A strong showing for LFI leader Jean-Luc Melenchon saw him miss out on the April presidential runoff vote by a whisker, while the other left candidates were all but wiped out.
After Macron’s win, Melenchon immediately called on voters to “elect him prime minister” and hand the left a National Assembly majority to block the centrist’s reforms, including an unpopular plan to push the retirement age back from 62 to 65.
Like the presidential election, the legislative polls in France’s 577 constituencies work in a two-round system — meaning alliances off the bat offer the best chance of making it to the run-off.
A forced “cohabitation” between Macron and Melenchon would be the first in two decades, but observers say that such a scenario remains unlikely.
-‘Historic’ negotiations-
Since beginning last week, major policy differences have kept negotiations tense among the left-wing parties, with LFI’s proposal to unilaterally “disobey” the provisions of some European Union treaties a particular sticking point.
But the new allies have agreed on Melenchon’s core policy proposals, including raising the minimum wage, reducing the retirement age to 60 and rolling back labour market reforms introduced under former Socialist president Francois Hollande.
The negotiation was “historic”, LFI European MP Manon Aubry told Europe 1 radio, offering each party autonomy within “a common policy framework”.

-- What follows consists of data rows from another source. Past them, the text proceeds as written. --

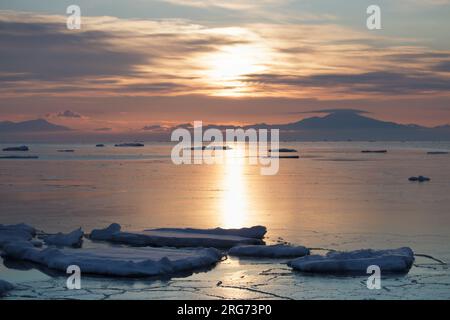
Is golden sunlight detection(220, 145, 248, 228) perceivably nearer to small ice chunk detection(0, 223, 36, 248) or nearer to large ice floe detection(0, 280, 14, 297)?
small ice chunk detection(0, 223, 36, 248)

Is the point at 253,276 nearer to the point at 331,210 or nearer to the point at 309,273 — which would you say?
the point at 309,273

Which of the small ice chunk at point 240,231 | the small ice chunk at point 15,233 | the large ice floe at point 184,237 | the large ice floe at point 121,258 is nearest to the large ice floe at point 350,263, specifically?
the large ice floe at point 121,258

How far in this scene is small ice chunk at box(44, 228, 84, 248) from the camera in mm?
13680

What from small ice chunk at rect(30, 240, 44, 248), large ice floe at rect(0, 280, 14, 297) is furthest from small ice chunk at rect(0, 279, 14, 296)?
small ice chunk at rect(30, 240, 44, 248)

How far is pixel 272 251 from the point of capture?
12891 mm

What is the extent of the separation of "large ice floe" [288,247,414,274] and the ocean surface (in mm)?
230

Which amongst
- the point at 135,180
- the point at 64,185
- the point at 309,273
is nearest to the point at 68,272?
the point at 309,273

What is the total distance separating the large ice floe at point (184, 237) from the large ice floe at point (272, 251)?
3.29 feet

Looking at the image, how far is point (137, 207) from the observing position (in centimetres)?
2114

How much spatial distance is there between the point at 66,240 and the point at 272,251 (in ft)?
13.9

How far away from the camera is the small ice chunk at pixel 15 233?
46.1ft

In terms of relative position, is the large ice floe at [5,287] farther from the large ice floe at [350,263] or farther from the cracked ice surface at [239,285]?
the large ice floe at [350,263]

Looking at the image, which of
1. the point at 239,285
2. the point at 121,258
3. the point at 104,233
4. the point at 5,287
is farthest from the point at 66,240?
the point at 239,285

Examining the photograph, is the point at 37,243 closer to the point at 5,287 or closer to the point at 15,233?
the point at 15,233
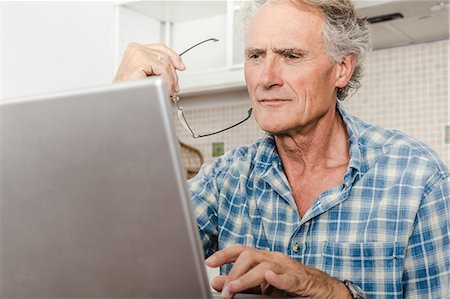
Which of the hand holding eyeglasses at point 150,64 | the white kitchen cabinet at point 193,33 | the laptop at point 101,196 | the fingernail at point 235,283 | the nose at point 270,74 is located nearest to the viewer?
the laptop at point 101,196

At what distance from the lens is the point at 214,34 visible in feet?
8.61

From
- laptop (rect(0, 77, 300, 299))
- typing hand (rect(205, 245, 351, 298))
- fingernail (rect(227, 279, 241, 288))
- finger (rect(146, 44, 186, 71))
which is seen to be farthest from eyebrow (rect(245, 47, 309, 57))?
laptop (rect(0, 77, 300, 299))

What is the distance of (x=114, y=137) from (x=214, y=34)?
2163 millimetres

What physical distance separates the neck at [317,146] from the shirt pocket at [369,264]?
0.22 meters

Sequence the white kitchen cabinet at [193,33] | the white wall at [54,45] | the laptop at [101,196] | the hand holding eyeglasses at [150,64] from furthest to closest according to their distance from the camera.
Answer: the white kitchen cabinet at [193,33] → the white wall at [54,45] → the hand holding eyeglasses at [150,64] → the laptop at [101,196]

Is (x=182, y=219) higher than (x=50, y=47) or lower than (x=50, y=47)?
lower

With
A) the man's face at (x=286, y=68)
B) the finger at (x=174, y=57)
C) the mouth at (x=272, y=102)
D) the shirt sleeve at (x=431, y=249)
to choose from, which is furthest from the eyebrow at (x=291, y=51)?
the shirt sleeve at (x=431, y=249)

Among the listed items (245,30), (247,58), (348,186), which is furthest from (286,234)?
(245,30)

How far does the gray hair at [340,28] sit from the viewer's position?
1.27m

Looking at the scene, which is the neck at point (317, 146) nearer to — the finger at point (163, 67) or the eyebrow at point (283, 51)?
the eyebrow at point (283, 51)

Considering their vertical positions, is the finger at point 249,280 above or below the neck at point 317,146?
below

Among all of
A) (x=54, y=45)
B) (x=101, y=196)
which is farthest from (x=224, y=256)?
(x=54, y=45)

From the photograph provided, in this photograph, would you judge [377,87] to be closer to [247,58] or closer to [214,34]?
[214,34]

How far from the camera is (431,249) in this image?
1.11 metres
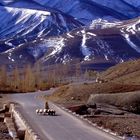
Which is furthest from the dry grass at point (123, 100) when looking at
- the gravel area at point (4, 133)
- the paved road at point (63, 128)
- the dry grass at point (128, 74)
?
the dry grass at point (128, 74)

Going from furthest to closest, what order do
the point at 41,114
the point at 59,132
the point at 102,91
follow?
the point at 102,91, the point at 41,114, the point at 59,132

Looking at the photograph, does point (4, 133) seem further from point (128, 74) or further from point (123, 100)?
point (128, 74)

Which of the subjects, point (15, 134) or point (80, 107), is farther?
point (80, 107)

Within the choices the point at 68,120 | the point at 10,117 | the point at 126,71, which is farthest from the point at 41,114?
the point at 126,71

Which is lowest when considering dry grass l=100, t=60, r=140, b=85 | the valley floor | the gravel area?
the gravel area

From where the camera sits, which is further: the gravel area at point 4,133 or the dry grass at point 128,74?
the dry grass at point 128,74

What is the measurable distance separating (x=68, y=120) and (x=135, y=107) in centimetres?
1479

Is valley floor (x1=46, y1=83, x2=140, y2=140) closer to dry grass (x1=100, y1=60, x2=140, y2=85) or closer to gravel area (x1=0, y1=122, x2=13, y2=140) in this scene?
gravel area (x1=0, y1=122, x2=13, y2=140)

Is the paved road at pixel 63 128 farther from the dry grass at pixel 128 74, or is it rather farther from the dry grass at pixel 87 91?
the dry grass at pixel 128 74

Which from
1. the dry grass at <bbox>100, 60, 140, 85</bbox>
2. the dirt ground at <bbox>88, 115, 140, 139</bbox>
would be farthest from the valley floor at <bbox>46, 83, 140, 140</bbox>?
the dry grass at <bbox>100, 60, 140, 85</bbox>

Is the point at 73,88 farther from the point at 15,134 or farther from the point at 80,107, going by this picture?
the point at 15,134

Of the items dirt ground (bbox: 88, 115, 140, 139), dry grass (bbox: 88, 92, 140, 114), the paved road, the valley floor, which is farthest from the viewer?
dry grass (bbox: 88, 92, 140, 114)

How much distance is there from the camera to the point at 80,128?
116 feet

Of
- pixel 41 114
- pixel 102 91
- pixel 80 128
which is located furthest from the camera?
pixel 102 91
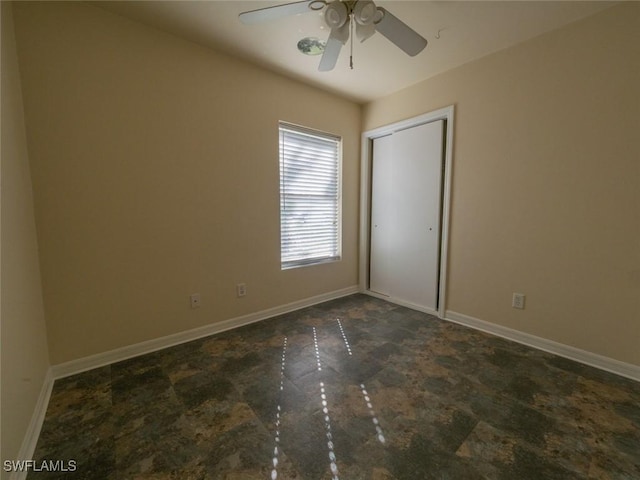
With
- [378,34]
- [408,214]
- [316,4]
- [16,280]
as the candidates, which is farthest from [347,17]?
[16,280]

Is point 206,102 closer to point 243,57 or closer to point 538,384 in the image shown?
point 243,57

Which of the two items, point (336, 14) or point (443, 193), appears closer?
point (336, 14)

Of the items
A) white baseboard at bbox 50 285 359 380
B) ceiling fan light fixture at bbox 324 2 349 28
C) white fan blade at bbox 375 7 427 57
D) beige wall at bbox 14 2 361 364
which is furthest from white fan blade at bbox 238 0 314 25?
white baseboard at bbox 50 285 359 380

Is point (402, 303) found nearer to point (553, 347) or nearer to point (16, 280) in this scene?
point (553, 347)

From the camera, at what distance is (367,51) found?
2.42 meters

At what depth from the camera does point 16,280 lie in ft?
4.61

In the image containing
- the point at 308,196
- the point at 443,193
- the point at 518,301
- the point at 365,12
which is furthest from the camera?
the point at 308,196

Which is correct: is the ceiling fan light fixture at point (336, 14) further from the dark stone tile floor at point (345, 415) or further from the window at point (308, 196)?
the dark stone tile floor at point (345, 415)

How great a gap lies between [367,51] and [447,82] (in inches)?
37.8

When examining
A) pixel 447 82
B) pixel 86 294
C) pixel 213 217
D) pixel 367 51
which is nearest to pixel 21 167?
pixel 86 294

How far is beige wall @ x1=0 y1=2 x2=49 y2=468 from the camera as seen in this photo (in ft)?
3.93

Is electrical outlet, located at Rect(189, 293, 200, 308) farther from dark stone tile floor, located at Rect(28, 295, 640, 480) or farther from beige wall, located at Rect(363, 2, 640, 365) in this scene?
beige wall, located at Rect(363, 2, 640, 365)

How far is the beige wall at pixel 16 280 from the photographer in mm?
1199

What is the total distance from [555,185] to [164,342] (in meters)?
3.50
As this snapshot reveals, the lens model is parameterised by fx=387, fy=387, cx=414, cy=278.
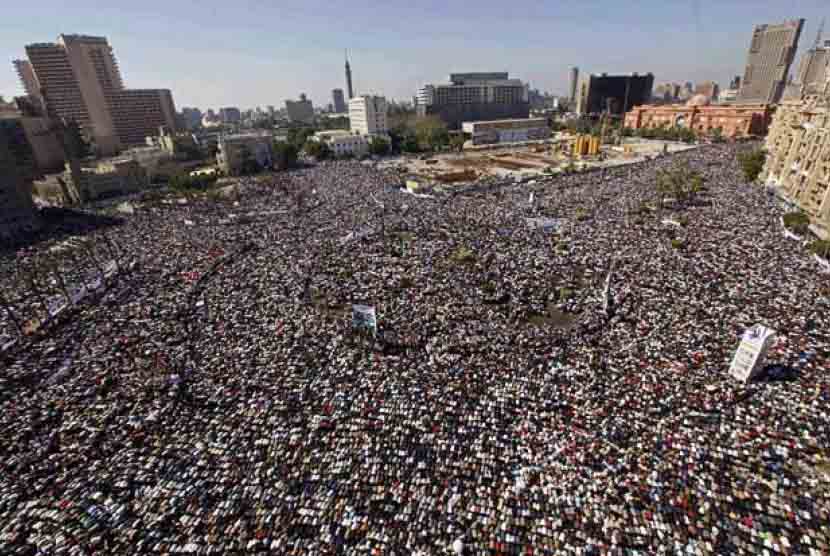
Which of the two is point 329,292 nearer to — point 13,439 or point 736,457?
point 13,439

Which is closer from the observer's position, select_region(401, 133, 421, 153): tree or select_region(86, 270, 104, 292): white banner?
select_region(86, 270, 104, 292): white banner

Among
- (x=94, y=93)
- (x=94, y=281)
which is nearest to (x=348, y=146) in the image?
(x=94, y=281)

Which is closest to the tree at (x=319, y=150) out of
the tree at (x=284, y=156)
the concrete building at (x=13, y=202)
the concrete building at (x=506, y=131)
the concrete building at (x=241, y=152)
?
the tree at (x=284, y=156)

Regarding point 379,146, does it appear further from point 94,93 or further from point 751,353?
point 751,353

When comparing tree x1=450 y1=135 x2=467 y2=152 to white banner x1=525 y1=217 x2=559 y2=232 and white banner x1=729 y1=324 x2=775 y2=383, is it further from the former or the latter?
white banner x1=729 y1=324 x2=775 y2=383

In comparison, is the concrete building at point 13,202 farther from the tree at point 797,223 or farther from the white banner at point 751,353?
the tree at point 797,223

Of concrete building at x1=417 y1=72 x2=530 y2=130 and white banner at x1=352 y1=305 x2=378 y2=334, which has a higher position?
concrete building at x1=417 y1=72 x2=530 y2=130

PS heavyweights like Hollande, in power just five years ago before the Socialists’ precipitous fall from grace, have made clear their opposition to the deal.
He has warned the left-wing tie-up could amount to the “disappearance” of the Socialists.
But Aubry said Wednesday that it was exactly their “important steps concerning Hollande’s legacy” that had allowed the Socialists to align with the rest of the left.
Behind the euphoria at overcoming the traditionally fragmented French left’s differences, the junior partners are eyeing how constituencies will be parcelled out between the parties, with each aiming to run on the united ticket in a maximum of “winnable” seats.
The final deal looks set to distribute around 100 constituencies to the Greens, 70 for the Socialist Party and 50 for the Communist Party.
With some Socialists refusing to stand down, former minister under Hollande Stephane Le Foll said he was ready to lead them in a separate campaign.
At least one Communist candidate, in a suburb of eastern city Lyon, has also said she will not make way for an alliance-backed replacement.